Creating treatments for Alzheimer’s and Parkinson’s

Fortin and her colleagues have synthesized a library of small-molecule compounds with similar chemical structures for the treatment of Alzheimer’s and Parkinson’s. They measured the compounds’ activity to inhibit protein aggregation at the micromolar level, or one-millionth of a mole per liter.

“Two compounds significantly inhibited the formation of oligomers, which are polymers that have relatively few repeating units,” Fortin said. “These compounds cross the blood-brain barrier and reach the brain in rodent models, which is a big step forward. They stop the formation of inclusions, which are made by the aggregation of alpha-synuclein, in a cell-based model run by my collaborator, Ulf Dettmer at Brigham and Women’s Hospital and Harvard Medical School. We are seeking funding to understand the precise mechanisms of action of these small-molecule terminators of oligomers.”

Fortin said researchers could administer these Purdue-developed compounds along various pathways by combining them with pharmaceutical carriers like lactose, mannitol and microcrystalline cellulose.

“This strategy shows promise as a next-step treatment therapy for Alzheimer’s disease and Parkinson’s disease,” Fortin said. “It also exhibits potential adaptability for other, analogous neurodegenerative diseases like Huntington’s disease, Lewy body dementia, chronic traumatic encephalopathy, or CTE, and transmissible spongiform encephalopathies, or TSEs.”

Creating Type 2 diabetes treatments

Fortin and her colleagues have discovered three small-molecule compounds that inhibit the formation IAPP, which aggregates in the pancreas of many with Type 2 diabetes.

“These small molecules reduced the aggregation of IAPP at about 25-100 micromolar after one hour. They also inhibit the oligomer formation of IAPP,” Fortin said. “These molecules work on feline and human form of IAPP and could be developed further for human and feline diabetes.
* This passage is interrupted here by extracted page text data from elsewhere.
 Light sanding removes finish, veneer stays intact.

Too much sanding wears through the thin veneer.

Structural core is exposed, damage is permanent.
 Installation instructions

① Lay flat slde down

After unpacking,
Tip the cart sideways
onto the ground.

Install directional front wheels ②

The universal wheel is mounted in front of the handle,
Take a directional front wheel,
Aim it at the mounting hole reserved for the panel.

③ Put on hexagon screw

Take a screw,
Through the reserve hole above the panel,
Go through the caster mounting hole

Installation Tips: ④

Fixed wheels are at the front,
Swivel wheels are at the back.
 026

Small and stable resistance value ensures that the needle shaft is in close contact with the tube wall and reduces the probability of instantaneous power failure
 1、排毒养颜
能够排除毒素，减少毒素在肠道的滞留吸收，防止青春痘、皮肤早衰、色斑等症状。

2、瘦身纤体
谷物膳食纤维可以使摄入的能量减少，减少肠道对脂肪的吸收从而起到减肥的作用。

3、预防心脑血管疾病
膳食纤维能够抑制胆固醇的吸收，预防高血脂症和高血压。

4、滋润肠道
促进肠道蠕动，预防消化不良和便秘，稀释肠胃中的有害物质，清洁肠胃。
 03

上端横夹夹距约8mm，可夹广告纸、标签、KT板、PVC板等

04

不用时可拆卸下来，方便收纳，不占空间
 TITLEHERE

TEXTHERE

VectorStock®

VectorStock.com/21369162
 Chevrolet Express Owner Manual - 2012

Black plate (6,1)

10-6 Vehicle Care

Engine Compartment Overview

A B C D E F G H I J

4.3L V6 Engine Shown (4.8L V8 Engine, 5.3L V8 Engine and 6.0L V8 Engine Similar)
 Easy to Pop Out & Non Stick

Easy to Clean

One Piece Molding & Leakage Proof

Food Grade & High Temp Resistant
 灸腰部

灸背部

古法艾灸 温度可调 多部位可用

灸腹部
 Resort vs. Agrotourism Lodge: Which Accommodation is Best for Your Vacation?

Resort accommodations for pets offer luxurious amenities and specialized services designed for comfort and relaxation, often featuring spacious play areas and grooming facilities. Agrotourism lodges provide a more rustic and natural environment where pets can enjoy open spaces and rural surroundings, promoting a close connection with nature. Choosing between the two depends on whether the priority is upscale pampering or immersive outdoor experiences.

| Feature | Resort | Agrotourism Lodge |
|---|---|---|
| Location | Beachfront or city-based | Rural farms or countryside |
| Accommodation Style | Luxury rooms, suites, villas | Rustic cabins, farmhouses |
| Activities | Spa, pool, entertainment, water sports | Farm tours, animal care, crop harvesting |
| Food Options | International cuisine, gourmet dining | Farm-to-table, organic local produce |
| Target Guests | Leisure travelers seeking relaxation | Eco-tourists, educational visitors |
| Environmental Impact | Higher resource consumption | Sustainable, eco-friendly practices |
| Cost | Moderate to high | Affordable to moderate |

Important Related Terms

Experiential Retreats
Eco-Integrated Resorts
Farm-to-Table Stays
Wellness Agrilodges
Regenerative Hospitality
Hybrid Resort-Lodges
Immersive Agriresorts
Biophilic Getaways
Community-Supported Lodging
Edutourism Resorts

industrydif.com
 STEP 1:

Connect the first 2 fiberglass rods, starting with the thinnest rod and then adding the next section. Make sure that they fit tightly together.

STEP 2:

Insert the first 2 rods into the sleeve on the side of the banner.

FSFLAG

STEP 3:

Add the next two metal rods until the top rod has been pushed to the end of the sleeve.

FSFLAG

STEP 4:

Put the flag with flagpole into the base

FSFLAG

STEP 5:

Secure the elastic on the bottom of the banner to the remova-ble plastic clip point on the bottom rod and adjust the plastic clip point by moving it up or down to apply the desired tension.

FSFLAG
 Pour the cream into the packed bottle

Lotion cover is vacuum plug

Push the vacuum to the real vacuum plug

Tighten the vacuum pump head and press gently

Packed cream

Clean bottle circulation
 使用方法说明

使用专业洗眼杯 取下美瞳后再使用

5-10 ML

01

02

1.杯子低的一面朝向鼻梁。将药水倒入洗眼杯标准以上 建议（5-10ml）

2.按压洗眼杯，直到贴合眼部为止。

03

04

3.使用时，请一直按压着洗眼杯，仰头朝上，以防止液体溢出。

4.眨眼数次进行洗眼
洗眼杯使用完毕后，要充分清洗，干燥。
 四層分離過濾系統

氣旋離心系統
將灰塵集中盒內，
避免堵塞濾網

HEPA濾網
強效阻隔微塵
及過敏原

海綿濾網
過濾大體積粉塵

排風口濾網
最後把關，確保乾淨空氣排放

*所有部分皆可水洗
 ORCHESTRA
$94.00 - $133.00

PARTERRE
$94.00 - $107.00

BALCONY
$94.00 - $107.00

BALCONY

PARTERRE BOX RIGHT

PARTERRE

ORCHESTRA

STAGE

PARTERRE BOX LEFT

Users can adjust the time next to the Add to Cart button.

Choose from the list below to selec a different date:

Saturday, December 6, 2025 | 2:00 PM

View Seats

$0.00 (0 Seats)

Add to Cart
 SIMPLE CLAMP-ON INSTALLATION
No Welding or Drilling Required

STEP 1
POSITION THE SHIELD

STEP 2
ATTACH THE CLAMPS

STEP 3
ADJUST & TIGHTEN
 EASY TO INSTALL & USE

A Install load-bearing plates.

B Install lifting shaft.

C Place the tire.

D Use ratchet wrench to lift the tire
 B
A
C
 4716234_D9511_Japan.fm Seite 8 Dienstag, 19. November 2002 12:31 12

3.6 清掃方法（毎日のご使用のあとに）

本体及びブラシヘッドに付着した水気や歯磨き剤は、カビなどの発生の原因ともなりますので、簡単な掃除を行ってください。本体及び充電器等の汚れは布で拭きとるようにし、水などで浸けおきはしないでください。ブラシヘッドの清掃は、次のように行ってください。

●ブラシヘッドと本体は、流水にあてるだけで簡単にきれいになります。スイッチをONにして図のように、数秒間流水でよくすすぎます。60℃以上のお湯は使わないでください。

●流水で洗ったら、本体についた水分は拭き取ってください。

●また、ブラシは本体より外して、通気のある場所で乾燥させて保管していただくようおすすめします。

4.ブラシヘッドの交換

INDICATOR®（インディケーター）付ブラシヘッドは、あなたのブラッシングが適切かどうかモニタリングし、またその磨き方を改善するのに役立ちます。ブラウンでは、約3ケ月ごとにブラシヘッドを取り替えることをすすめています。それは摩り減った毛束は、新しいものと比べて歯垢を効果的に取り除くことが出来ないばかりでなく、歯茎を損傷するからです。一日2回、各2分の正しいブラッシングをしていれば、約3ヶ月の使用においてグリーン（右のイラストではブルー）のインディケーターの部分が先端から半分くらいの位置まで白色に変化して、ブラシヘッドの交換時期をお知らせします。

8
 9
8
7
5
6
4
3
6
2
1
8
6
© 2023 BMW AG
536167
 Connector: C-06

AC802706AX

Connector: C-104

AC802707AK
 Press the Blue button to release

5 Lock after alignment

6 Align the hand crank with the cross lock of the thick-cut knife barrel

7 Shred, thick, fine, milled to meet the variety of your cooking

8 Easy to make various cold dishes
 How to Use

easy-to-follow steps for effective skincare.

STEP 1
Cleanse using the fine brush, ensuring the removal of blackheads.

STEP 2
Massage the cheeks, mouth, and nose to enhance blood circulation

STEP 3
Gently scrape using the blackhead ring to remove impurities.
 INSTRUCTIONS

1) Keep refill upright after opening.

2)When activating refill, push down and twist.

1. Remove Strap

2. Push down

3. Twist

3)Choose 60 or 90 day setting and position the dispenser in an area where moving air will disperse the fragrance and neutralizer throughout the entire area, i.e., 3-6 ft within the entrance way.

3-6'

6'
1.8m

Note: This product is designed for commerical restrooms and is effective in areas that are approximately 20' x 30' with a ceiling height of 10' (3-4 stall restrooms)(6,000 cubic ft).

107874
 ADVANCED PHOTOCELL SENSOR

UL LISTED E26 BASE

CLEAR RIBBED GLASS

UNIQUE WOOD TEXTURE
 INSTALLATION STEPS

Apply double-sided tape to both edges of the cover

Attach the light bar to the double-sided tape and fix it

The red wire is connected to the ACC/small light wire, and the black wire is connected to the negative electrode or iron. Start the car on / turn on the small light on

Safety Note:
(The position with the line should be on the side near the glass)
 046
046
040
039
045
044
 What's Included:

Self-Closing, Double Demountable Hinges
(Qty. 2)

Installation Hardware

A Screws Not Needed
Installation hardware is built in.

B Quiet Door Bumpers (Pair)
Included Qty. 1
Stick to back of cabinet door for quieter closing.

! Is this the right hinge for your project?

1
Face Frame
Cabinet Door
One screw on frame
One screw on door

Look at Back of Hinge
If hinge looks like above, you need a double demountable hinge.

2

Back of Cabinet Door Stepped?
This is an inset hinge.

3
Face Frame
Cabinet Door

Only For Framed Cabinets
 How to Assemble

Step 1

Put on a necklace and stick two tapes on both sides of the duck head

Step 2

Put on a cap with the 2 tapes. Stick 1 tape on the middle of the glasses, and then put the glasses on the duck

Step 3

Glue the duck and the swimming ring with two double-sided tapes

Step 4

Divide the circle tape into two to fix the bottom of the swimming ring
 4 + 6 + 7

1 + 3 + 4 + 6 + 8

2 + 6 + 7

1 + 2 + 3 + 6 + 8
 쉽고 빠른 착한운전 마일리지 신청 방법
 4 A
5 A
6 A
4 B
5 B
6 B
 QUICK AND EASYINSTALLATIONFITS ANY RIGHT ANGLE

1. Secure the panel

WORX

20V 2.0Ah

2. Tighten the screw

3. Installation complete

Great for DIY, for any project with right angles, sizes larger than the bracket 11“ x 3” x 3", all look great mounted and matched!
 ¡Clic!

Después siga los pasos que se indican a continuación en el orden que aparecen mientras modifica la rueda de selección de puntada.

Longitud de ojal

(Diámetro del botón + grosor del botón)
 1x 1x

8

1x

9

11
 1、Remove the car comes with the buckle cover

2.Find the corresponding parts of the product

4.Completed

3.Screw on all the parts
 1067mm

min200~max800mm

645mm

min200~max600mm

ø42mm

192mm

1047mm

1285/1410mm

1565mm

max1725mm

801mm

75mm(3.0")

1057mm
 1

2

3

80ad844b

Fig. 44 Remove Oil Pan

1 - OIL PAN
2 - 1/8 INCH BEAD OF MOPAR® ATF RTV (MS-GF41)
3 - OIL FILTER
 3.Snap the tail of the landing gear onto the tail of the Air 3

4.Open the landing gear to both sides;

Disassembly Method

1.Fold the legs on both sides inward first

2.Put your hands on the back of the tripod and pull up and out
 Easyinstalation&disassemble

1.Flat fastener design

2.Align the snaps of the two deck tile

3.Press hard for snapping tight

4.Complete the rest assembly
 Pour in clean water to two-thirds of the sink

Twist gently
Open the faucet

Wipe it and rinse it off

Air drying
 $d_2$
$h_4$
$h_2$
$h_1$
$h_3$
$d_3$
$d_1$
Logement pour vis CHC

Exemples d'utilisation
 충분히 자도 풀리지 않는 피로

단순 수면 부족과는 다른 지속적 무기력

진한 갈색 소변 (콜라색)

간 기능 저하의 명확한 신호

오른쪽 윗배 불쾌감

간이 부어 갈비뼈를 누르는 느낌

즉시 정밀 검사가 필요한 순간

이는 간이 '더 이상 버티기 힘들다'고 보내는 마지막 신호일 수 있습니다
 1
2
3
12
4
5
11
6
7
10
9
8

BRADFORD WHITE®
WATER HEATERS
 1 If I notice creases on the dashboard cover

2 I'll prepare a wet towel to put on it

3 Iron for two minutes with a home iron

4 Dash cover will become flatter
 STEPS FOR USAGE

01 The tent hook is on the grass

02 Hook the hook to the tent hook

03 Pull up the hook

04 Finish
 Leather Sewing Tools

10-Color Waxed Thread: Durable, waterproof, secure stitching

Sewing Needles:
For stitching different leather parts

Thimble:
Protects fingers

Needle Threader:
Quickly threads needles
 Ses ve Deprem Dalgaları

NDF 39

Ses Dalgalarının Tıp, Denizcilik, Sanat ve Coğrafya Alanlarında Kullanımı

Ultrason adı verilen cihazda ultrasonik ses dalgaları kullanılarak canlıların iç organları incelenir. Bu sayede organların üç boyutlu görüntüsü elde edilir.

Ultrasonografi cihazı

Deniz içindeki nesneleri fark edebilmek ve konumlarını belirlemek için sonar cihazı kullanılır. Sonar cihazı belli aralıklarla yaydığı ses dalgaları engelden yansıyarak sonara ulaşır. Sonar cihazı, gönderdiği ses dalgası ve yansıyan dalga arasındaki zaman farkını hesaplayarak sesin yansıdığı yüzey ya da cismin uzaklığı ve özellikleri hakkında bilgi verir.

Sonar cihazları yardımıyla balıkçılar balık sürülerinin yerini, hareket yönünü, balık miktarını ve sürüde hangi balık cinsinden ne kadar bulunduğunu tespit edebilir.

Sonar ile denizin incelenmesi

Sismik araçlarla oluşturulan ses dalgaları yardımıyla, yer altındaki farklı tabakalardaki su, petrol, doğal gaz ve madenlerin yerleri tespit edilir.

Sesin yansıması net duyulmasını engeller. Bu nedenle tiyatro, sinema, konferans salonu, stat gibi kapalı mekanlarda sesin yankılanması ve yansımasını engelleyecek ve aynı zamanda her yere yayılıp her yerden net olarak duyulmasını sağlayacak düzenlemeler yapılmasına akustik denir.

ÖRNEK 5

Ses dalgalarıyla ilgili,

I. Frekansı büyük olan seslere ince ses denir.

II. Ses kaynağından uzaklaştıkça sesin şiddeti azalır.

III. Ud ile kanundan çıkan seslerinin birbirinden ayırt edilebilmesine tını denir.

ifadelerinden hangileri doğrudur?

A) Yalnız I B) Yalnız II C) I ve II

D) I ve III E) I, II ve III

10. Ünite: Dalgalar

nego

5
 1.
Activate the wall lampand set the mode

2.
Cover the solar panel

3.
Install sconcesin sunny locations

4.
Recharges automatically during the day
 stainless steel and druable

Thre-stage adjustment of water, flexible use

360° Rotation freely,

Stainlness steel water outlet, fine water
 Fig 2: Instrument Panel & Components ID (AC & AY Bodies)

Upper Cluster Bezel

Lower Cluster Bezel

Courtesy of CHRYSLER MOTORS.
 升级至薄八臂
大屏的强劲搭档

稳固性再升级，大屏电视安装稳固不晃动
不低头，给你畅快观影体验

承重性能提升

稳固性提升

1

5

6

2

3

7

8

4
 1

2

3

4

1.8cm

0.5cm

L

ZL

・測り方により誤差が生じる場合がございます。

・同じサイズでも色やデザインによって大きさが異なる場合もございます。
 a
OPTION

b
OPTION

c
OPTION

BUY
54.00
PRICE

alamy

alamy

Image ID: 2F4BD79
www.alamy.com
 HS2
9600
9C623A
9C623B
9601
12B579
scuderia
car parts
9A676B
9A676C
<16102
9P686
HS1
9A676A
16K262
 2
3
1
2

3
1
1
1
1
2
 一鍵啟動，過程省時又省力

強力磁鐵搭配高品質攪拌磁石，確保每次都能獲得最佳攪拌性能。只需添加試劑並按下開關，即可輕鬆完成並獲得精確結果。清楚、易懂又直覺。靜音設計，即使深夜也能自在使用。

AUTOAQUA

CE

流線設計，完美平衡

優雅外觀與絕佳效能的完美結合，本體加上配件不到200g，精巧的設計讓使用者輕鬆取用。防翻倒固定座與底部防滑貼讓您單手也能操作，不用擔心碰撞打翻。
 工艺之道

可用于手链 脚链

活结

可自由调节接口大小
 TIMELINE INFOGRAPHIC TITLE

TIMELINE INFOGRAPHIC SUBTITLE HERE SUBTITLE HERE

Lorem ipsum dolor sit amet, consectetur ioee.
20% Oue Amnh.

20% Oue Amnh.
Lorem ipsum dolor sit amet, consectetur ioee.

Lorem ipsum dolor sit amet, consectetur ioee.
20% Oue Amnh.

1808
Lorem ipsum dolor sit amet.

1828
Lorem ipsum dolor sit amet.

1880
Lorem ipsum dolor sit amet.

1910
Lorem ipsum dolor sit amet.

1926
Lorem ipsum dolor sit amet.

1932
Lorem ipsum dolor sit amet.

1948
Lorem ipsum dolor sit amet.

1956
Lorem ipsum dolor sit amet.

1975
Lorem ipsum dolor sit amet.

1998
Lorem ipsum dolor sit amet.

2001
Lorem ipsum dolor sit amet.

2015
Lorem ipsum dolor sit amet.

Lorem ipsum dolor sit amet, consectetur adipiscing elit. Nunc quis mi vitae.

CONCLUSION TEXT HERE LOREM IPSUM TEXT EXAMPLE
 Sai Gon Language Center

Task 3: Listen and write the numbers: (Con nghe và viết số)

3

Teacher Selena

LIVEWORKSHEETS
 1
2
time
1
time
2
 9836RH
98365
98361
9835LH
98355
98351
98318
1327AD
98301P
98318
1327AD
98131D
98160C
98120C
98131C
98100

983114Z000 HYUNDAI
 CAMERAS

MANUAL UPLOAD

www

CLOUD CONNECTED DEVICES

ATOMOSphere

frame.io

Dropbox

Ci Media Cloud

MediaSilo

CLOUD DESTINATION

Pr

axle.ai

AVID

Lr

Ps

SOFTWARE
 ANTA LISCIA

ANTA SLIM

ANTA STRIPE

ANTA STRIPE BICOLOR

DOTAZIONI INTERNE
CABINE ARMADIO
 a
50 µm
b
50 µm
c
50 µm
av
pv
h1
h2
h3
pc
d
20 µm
They are nontoxic to mouse and rat cancerous beta cell lines. The mechanisms of their action are still under investigation.” 

The next development steps

Fortin and her team will continue to develop both lines of treatment at laboratories in the College of Veterinary Medicine and the Purdue Institute for Drug Discovery.

“We will conduct additional proof-of-concept studies, focusing on optimizing the effect of the compounds,” Fortin said. “We also will study the compounds’ pharmacokinetics and pharmacodynamics, or how they move within the body and what effects they have on the body. Preliminary data demonstrated that five representative compounds were present in the brain after injection in mice.”